Assignment 1: In the blog post on the President's inaugural address, reproduce word for word the passage from "Risk, Insurance, and" up to and including "country great. (Applause.)".
Assignment 2: Render this sentence from the blog post on the President's inaugural address in Spanish: "Social Security is not a retirement plan."
[Opening Document passage section]
Thursday, January 24, 2013

Risk, Insurance, and Greatness

Taking the guesswork out of political speeches

In his second inaugural address, President Obama spoke in great detail about a number of federal programs. But it was two lines that caught my eye:
The commitments we make to each other through Medicare and Medicaid and Social Security, these things do not sap our initiative, they strengthen us. (Applause.) They do not make us a nation of takers; they free us to take the risks that make this country great. (Applause.)
(BTW – the White House put the applause tags in its official transcript.)

The President suggests that Medicare, Medicaid, and Social Security are two-way commitments, that there is some shared responsibility for these on-going programs. There isn't. Medicare and Social Security are funded through the Federal Insurance Contributions Act (FICA) tax on current workers and their employers. While there is a Trust Fund, Social Security is not a pension system where worker contributions are saved, invested, and grown. Likewise, while Medicare beneficiaries make premium and deductible payments, three-quarters of Medicare's costs are paid by current workers and employers. As for Medicaid, it's a federal program to which the states must contribute.

Is the President suggesting that these commitments are more akin to social insurance where contributors (i.e., taxpayers) fund the programs with the promise that they'll benefit should they need help in the future? OK, I'll buy that: an affluent society has the means to help those who have contributed and fallen on hard times as well as those – through no fault of their own – didn't share in that affluence. But Social Security and Medicare pay benefits to the affluent.

Along the same lines, the President says these programs "free us to take the risks that make this country great." Is he suggesting that we didn't take risk before these programs began?  Is he suggesting that the programs indemnify us so that we take socially beneficial personal and business risk that we wouldn't take without the programs? If so, might the programs also encourage risk(s) we wouldn't otherwise take or that may be detrimental to society?

Those of you who have read this blog or Gibson4congress2012 know that I tend to think from an economic point of view.  My hope is that readers think through the challenges we face, never accepting anything at face value.

I believe that a safety net provided by social insurance is important, but it needs to be only that: a safety for those who have fallen. Social Security is not a retirement plan. Medicare should not insure all seniors. Medicaid should help those that are on their way to a brighter self-sufficient future, acknowledging that some may never get there.

I don't know a lot of people who like paying taxes or insurance premiums, nor many who trust insurance companies or the efficiency of large government programs. The best way to manage our dislikes and expectations is to speak plainly about social insurance's scope, costs, contributors, and beneficiaries. That way we don't have to guess what our leaders intend or write six paragraphs based on two sentences.
[Closing Document passage section]
[Opening Recorded information section]
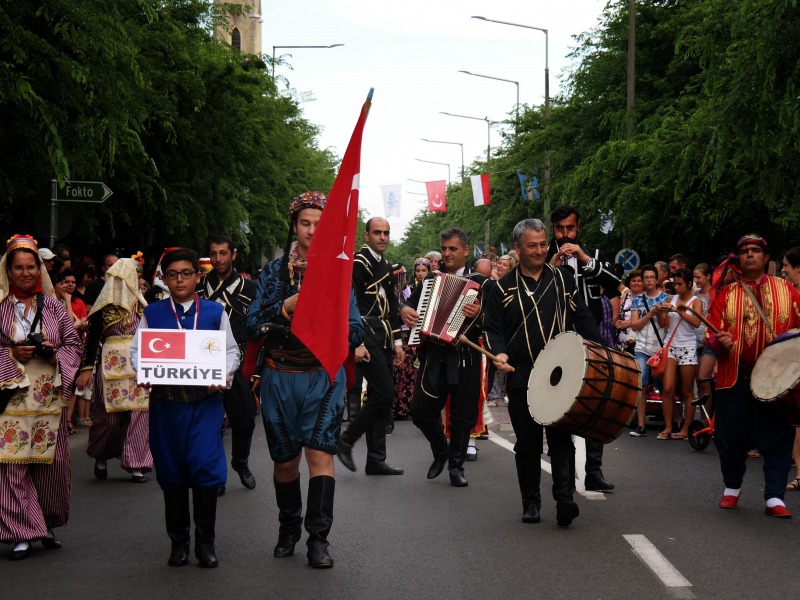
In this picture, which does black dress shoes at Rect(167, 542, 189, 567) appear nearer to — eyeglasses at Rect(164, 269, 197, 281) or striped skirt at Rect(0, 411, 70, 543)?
striped skirt at Rect(0, 411, 70, 543)

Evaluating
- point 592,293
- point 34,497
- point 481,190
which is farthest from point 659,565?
point 481,190

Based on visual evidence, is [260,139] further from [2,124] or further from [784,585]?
[784,585]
[Closing Recorded information section]
Exercise answer 1:
Risk, Insurance, and Greatness

Taking the guesswork out of political speeches

In his second inaugural address, President Obama spoke in great detail about a number of federal programs. But it was two lines that caught my eye:
The commitments we make to each other through Medicare and Medicaid and Social Security, these things do not sap our initiative, they strengthen us. (Applause.) They do not make us a nation of takers; they free us to take the risks that make this country great. (Applause.)

Exercise answer 2: El Seguro Social no es un plan de jubilación.